• [Data section]
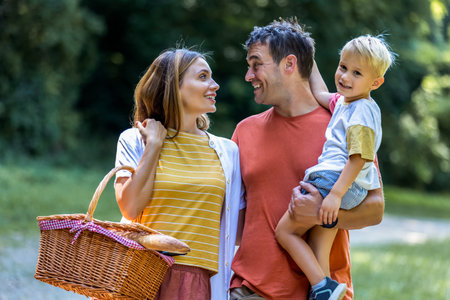 Family of three going on a picnic in the park. They are holding basket, blanket and food.の写真素材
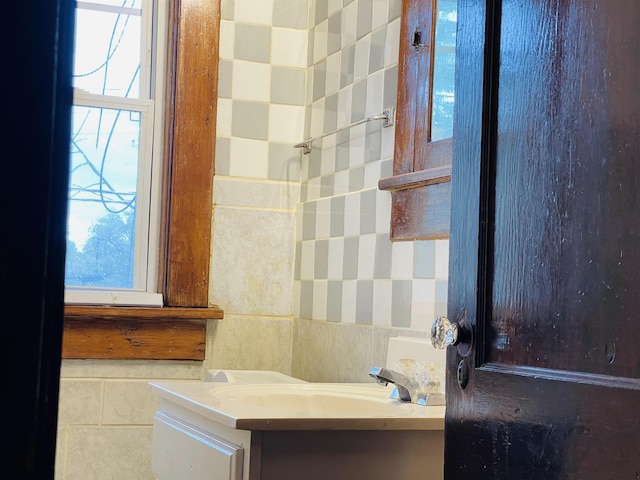 bathroom featuring vanity and tile walls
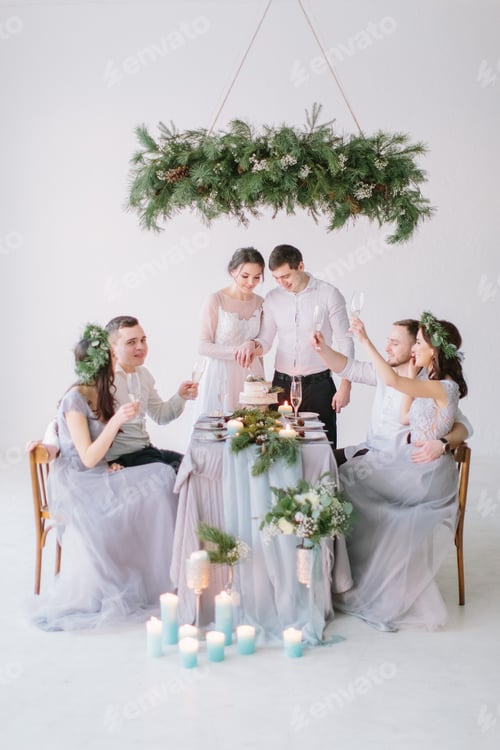 Visualização: Casal de noivos sorrindo na mesa de casamento decorada. Damas de honra e padrinhos bebem champanhe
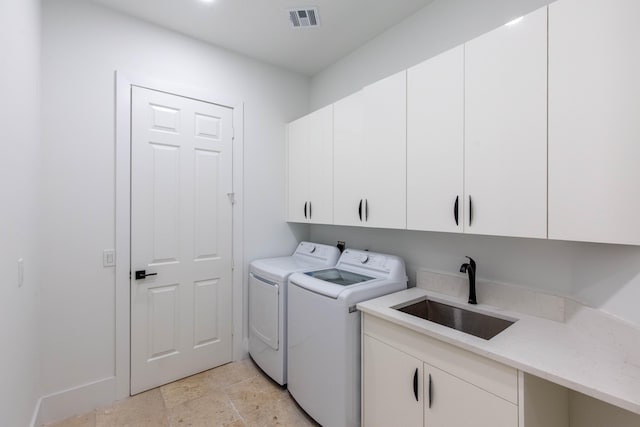 laundry room with washer and dryer, cabinets, and sink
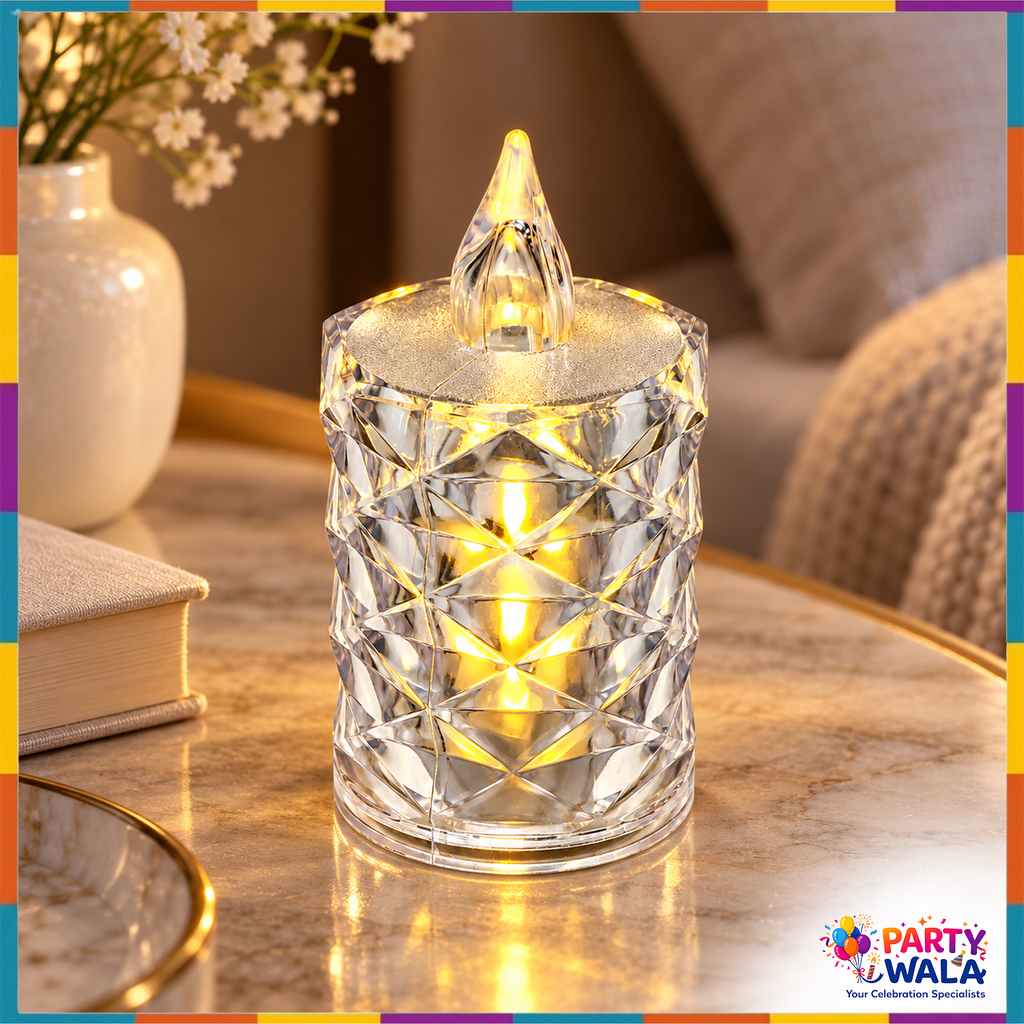 Crystal-style flameless candle light glowing on a table beside a book and vase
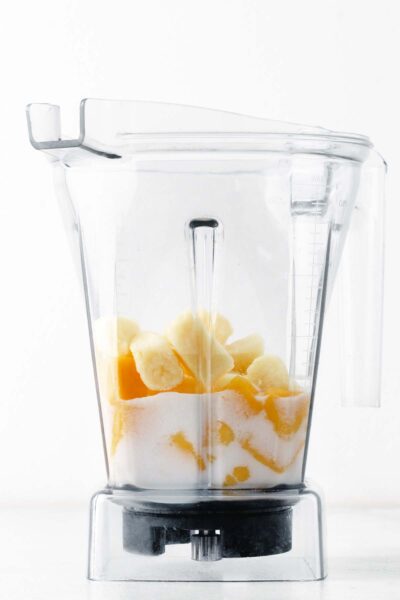 Frozen pineapple in blender with milk and mango.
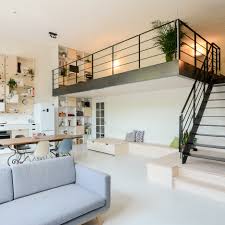 School Teachers Lounge Transformed Into Contemporary Loft Apartment By putting on another level, the entire living area can be expanded while the space under the lofted bed.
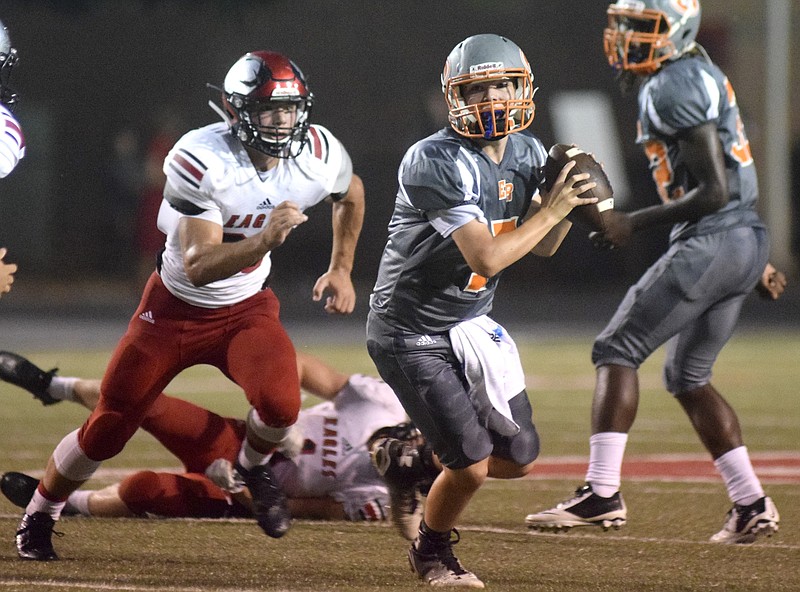 East Ridge quarterback Eric Bennett scrambles out of the pocket as he looks for a reciever.  The East Ridge Pioneers hosted the Signal Mountain Eagles at Baylor School in TSSAA football action on Friday September 4, 2015.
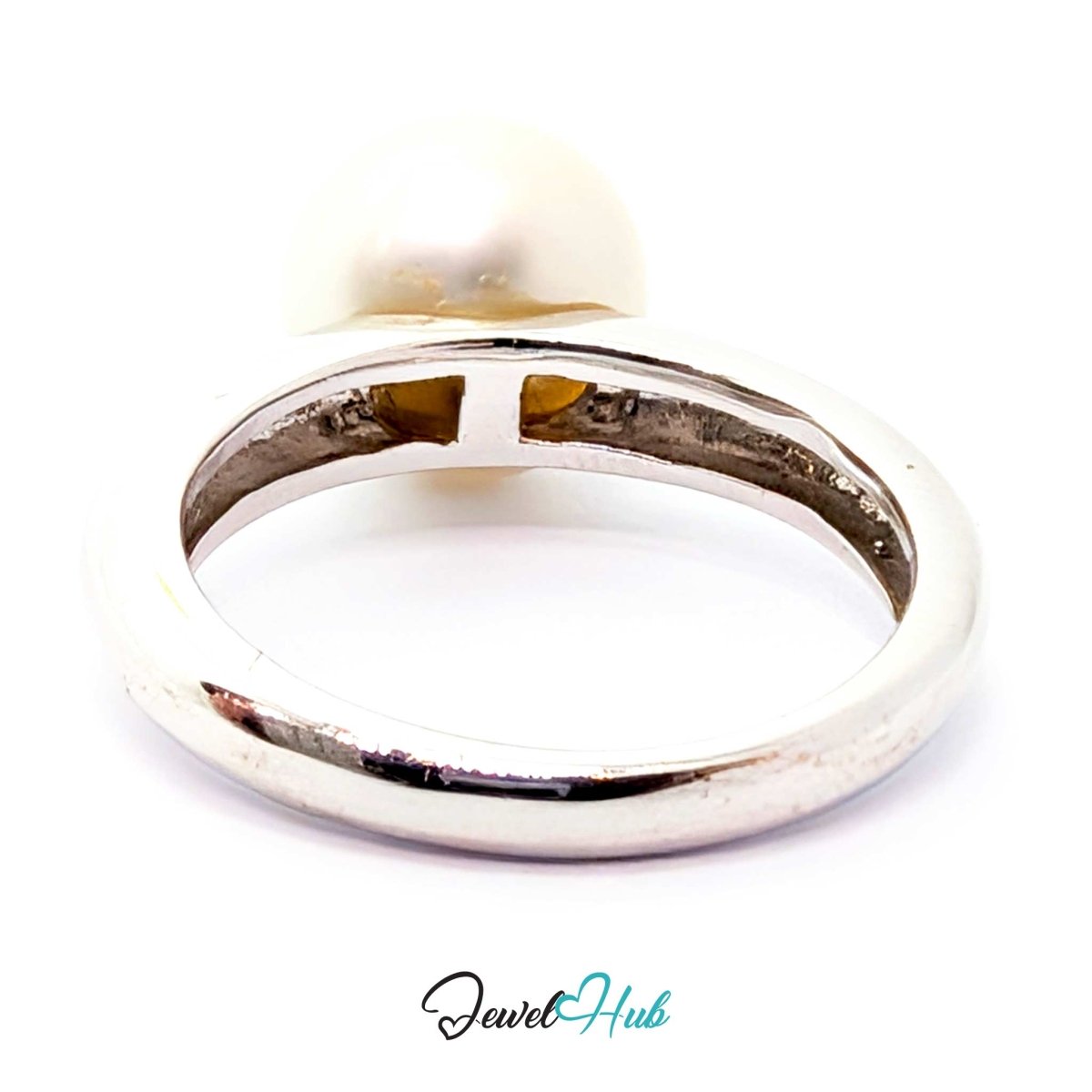 A white gold ring featuring a large, round, off-white pearl on a plain white background, with a 'JewelHub' watermark at the bottom.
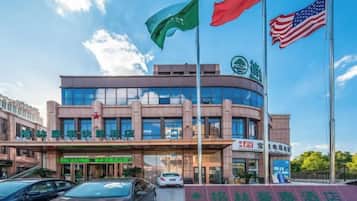Un hotel con una fachada moderna, varias banderas y un cielo despejado.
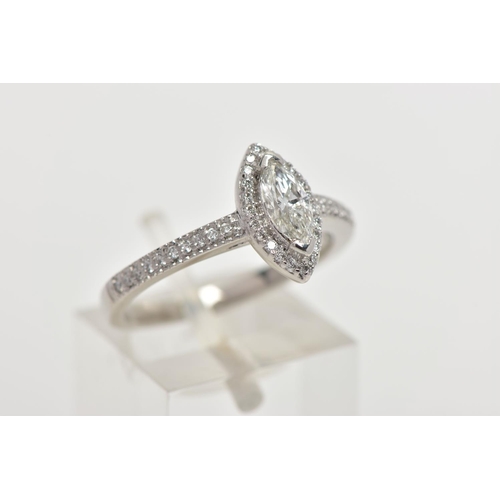 23 - A PLATINUM DIAMOND HALO RING, centring on a marquise cut diamond, estimated diamond weight 0.50cts, ...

• [Work order] Reproduce each line of the material above word for word, leaving out the pictures.

• [Answer area]
 Family of three going on a picnic in the park. They are holding basket, blanket and food.の写真素材
 bathroom featuring vanity and tile walls
 Visualização: Casal de noivos sorrindo na mesa de casamento decorada. Damas de honra e padrinhos bebem champanhe
 laundry room with washer and dryer, cabinets, and sink
 Crystal-style flameless candle light glowing on a table beside a book and vase
 Frozen pineapple in blender with milk and mango.
 School Teachers Lounge Transformed Into Contemporary Loft Apartment By putting on another level, the entire living area can be expanded while the space under the lofted bed.
 East Ridge quarterback Eric Bennett scrambles out of the pocket as he looks for a reciever.  The East Ridge Pioneers hosted the Signal Mountain Eagles at Baylor School in TSSAA football action on Friday September 4, 2015.
 A white gold ring featuring a large, round, off-white pearl on a plain white background, with a 'JewelHub' watermark at the bottom.
Un hotel con una fachada moderna, varias banderas y un cielo despejado.
 23 - A PLATINUM DIAMOND HALO RING, centring on a marquise cut diamond, estimated diamond weight 0.50cts, ...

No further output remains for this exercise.